Solution: The second contingent beneficiary designation to G’s estate constitutes an “alternative beneficiary designation” for purposes of subsection (b)(4), which supersedes the substitute gifts to A’s and B’s descendants created by subsection (b)(1). The proceeds go to G’s estate, not to A’s children or to B’s children.
References. This section is discussed in Halbach & Waggoner, “The UPC’s New Survivorship and Antilapse Provisions,” 55 Alb. L. Rev. 1091 (1992). See also Restatement (Third) of Property: Wills and Other Donative Transfers § 5.5 cmt. p (1999); § 7.2 cmt. k (2003); Lebolt, “Making the Best of Egelhoff, Federal Common Law for ERISA-Preempted Beneficiary Designations”, 28 J. Pension Planning & Compliance 29 (Fall 2002); Gallanis, “ERISA and the Law of Succession”, 60 Ohio St. L. J. 185 (2004); Rayho, Note, 106 Mich. L. Rev. 373 (2007).

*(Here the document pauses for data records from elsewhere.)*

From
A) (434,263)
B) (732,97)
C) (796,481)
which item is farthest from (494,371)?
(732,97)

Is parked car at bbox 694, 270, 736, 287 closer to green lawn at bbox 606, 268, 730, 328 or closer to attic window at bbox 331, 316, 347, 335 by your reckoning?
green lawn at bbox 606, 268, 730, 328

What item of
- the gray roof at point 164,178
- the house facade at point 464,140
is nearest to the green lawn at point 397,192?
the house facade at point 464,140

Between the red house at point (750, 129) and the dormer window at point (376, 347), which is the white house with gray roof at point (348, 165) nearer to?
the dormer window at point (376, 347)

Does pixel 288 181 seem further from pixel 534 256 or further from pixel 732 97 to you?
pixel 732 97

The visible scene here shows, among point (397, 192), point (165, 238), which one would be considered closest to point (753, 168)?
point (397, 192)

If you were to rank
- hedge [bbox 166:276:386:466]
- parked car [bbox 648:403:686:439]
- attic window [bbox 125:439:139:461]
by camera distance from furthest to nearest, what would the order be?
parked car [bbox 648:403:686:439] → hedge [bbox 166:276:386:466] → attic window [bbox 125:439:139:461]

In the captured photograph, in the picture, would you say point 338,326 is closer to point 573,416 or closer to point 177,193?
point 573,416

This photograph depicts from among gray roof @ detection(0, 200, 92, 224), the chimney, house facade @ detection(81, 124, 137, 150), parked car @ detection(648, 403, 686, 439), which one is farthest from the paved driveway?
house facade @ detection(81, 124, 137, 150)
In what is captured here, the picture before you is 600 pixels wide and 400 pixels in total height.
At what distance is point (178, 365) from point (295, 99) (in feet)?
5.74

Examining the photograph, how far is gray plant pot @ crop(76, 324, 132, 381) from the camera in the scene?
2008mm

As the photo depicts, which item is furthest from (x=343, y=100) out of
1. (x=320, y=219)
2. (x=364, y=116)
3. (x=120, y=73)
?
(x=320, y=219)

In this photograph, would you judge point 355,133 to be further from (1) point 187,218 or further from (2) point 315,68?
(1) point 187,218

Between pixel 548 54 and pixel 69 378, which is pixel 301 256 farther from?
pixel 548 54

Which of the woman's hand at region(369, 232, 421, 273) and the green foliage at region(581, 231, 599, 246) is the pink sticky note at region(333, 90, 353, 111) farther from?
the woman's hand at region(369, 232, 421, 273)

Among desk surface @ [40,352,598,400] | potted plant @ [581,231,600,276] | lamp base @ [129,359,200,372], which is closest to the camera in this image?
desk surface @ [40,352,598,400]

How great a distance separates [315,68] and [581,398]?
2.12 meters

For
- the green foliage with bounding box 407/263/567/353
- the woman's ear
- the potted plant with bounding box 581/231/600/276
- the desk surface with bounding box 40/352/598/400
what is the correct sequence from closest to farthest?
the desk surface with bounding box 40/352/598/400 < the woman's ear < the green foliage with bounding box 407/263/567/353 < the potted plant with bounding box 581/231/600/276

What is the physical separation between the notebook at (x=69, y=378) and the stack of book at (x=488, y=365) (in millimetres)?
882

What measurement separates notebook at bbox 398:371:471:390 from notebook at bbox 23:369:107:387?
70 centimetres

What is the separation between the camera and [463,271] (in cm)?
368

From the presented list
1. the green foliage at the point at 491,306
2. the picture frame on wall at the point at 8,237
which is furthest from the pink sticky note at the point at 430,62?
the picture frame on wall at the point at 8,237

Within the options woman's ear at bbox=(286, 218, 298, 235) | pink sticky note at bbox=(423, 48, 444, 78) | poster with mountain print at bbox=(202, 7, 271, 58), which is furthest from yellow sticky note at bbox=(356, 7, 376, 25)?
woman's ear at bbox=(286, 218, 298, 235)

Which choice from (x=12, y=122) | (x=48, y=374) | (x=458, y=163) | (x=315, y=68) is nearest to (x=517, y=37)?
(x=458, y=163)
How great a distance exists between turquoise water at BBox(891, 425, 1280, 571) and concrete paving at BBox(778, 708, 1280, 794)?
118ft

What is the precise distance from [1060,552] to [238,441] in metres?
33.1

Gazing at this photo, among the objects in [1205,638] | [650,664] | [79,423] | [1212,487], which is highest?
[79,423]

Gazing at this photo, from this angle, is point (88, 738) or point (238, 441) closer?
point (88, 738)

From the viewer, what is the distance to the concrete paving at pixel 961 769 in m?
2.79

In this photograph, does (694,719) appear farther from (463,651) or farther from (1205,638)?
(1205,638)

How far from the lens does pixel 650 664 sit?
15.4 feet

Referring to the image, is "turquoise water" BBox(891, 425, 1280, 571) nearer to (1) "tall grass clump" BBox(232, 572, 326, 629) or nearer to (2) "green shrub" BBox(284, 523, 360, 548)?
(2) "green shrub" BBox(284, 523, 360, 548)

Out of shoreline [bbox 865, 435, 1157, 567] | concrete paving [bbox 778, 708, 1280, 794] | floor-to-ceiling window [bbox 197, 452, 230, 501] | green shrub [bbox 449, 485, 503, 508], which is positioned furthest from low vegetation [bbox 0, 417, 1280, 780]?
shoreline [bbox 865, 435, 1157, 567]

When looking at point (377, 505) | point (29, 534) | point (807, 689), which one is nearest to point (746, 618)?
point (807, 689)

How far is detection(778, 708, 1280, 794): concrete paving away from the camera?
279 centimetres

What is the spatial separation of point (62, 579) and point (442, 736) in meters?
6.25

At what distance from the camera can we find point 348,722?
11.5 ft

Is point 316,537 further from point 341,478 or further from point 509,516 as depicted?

Technical Amendments. Technical amendments in 1993 added language specifically excluding joint and survivorship accounts and joint tenancies with the right of survivorship; this amendment is consistent with the original purpose of the section. Technical amendments in 2008 added definitions of “descendant of a grandparent” and “descendants” as used in subsections (b)(1) and (2) and clarified subsection (b)(4). The two new definitions resolve questions of status previously unanswered. The technical amendment of subsection (b)(4) makes that subsection easier to understand but does not change its substance.
Historical Note. This Comment was revised in 1993 and 2008.